Little could I have anticipated that I would emerge from this pre-dinner meeting a changed person with a clear conviction to pursue a new career.
At the time, I was running the NY operations for a national non-profit in midtown Manhattan and mostly enjoying my job and the field I had chosen. Of course, no one loves every aspect of their job—that’s why they call it work. The thing I liked best about my job was the ability to identify, groom and train future leaders of the organizations for which I worked. I had always felt deep down that my legacy would not be what I achieved in my career, but what was achieved by all of the future leaders I had had the privilege to work with and impact.
When we arrived at the meeting, after a brief presentation, we split up and both began chatting with the members of the organization, most of whom were organizational psychologists or coaches, with practices in executive coaching and/or talent development. When we left the meeting, I was very energized. I asked my husband what he thought of the meeting. He said that it was fine but he would not be expanding his practice to include executive coaching. In shock I responded, “Really? Because I loved it!” From talking with the coaches I met, I realized that my love for helping people align their passions with their potential could be my full time job--and not just one aspect of my operational role. I immediately began researching the training, experience and credentials necessary to be a professional executive coach.

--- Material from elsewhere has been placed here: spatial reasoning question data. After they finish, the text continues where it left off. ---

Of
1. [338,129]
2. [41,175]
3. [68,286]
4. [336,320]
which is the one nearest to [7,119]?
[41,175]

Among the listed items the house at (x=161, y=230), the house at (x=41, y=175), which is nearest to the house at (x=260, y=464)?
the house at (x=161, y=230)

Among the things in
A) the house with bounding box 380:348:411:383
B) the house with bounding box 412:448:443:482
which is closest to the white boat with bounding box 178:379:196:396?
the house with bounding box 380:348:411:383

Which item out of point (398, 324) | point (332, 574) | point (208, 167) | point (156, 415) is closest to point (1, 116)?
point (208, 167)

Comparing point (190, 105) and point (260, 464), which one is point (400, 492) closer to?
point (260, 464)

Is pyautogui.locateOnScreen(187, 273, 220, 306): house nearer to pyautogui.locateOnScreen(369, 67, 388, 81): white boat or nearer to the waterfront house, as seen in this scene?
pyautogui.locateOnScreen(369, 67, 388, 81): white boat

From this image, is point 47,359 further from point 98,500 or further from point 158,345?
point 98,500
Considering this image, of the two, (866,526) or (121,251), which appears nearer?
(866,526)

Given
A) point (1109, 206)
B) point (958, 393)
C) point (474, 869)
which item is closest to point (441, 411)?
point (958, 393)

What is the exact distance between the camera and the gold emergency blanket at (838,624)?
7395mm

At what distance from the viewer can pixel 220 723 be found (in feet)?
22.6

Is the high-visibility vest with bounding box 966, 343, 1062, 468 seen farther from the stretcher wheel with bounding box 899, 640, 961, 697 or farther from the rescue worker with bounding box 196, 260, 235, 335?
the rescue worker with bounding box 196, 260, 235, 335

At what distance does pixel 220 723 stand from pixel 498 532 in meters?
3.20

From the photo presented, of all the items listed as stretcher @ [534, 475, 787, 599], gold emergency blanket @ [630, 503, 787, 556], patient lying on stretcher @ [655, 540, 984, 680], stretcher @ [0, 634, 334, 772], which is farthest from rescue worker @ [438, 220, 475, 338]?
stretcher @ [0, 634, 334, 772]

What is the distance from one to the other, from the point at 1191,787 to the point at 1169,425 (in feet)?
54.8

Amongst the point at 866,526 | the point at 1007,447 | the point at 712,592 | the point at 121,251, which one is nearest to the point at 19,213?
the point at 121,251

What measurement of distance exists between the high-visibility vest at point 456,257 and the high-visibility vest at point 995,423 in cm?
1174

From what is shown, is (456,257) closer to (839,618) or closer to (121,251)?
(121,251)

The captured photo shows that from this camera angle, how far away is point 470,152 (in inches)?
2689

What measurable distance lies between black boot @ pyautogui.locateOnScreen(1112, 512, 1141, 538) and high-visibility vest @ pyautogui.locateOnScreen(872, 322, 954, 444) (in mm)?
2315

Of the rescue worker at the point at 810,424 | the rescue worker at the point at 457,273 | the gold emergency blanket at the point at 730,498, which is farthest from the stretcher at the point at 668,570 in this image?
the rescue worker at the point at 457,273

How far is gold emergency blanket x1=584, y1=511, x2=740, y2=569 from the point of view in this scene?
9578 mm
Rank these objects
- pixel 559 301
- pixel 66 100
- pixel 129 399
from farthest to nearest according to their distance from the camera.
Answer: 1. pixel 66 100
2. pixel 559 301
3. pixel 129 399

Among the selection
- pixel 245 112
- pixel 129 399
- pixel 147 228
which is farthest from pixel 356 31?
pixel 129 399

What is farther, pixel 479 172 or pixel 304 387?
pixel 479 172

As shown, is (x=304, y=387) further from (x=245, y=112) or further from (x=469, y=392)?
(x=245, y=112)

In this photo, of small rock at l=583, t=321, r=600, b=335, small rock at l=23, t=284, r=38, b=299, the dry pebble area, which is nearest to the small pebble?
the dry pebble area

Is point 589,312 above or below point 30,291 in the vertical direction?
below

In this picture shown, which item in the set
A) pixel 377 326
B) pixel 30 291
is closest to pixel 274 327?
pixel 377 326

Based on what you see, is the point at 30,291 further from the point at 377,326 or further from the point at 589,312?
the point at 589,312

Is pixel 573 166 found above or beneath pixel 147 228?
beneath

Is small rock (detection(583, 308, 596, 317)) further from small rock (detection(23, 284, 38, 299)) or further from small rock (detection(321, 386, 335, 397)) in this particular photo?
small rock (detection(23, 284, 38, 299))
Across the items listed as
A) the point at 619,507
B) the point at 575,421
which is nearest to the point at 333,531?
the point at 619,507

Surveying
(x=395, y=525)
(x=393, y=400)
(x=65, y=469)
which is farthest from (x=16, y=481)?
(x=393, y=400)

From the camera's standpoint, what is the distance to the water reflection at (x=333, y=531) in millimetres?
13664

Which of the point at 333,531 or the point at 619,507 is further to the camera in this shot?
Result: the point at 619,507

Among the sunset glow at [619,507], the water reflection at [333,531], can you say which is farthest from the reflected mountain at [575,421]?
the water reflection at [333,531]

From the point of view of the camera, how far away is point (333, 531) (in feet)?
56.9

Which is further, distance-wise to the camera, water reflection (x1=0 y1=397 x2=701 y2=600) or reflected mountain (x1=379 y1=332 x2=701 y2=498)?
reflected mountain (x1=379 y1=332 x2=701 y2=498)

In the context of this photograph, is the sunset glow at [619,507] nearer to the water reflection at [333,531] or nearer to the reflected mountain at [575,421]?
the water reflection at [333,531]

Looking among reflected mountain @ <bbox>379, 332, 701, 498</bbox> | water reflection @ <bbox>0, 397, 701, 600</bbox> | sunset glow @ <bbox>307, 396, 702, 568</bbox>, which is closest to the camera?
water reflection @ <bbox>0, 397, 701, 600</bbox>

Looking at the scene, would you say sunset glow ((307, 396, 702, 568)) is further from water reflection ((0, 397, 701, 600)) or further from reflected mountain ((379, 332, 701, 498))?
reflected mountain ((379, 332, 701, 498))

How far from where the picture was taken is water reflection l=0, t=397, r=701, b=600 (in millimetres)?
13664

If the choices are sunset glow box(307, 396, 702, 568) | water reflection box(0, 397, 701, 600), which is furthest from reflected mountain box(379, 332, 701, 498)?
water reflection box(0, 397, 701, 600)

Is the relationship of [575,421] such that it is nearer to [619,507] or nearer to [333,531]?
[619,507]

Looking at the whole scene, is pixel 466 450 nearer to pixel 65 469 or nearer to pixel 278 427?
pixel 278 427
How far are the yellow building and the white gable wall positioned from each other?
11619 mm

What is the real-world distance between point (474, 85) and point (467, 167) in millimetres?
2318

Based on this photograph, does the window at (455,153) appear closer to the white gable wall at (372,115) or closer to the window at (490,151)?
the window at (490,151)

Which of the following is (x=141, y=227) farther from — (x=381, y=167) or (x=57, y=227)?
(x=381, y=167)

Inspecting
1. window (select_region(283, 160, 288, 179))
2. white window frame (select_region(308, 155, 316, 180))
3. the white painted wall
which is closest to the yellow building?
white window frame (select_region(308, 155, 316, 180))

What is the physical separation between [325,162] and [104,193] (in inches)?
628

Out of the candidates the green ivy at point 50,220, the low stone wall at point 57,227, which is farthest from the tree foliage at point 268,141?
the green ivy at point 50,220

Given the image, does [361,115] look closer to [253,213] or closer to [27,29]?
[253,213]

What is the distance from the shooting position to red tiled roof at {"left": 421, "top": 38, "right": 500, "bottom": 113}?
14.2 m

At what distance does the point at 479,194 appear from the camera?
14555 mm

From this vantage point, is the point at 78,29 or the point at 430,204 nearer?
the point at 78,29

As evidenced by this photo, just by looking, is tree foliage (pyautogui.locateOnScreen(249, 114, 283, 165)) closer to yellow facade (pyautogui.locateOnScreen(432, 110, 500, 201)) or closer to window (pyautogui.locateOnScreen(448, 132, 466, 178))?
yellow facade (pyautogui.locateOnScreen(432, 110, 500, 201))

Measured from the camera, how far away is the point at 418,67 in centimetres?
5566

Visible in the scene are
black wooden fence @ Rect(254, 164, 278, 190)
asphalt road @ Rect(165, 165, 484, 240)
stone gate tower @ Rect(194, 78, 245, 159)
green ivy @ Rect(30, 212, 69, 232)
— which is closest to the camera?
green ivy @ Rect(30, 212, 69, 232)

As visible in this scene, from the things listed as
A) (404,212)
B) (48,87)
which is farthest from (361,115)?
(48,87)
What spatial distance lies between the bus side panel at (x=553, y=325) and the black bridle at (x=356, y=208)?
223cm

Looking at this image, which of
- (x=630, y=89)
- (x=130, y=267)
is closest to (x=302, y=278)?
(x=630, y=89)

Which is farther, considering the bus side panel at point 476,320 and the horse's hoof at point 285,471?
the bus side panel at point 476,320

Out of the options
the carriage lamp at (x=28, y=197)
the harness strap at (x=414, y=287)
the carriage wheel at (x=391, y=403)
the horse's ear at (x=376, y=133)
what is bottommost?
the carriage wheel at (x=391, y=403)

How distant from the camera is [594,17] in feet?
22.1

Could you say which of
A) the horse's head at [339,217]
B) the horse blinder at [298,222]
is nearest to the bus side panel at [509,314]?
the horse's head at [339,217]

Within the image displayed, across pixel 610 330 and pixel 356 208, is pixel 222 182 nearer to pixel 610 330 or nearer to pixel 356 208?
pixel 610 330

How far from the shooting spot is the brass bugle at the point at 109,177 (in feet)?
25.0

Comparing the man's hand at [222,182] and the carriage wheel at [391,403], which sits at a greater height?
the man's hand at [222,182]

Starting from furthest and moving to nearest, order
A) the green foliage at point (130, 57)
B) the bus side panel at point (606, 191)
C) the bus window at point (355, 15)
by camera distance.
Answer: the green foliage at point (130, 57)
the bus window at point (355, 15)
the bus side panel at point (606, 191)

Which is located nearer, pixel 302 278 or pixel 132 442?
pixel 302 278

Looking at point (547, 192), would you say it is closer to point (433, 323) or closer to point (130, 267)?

I eventually founded my own coaching practice and named it Chrysalis because the imagery of “emerging” like a butterfly from a cocoon defines coaching for me. I help my clients, who are high potential executives, leverage their history of success and emerge from their current roles and skill set, even stronger into even brighter futures.
I don’t remember what my husband and I actually had for dinner after that fateful network meeting--but I will never forget the moment I decided to emerge and embrace my own pathway of an enriching leadership coaching career.